Exercise instructions -> Using the data that follows, give the number of lines where the string "such" occurs, and nothing else.

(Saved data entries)

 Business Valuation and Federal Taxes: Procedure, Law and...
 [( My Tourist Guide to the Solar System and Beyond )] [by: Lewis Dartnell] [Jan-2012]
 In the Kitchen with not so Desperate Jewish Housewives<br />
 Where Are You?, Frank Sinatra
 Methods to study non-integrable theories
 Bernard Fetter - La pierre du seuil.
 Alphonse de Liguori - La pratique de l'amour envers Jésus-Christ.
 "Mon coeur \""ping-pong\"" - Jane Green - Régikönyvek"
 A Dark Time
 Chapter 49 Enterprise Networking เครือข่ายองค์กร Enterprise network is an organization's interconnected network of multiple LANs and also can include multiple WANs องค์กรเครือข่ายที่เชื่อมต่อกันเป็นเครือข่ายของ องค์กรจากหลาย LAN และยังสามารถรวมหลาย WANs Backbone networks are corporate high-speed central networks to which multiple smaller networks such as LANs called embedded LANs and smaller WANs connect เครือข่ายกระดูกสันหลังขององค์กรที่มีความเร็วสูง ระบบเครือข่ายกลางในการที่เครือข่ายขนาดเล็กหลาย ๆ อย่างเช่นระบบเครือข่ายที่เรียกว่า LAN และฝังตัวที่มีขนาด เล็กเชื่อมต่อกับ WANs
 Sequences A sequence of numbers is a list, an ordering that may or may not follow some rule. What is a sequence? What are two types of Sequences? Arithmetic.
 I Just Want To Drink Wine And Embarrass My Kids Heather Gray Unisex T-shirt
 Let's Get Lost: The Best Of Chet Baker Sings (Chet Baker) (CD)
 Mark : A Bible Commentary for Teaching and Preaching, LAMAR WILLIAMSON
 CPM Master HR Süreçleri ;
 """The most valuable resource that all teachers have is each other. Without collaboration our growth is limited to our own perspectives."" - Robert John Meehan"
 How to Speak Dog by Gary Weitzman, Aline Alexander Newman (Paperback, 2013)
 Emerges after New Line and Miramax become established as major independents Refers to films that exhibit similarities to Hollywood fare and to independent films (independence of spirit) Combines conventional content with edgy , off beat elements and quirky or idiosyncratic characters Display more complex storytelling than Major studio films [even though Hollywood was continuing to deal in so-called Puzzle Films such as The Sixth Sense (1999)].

Task solution -> 2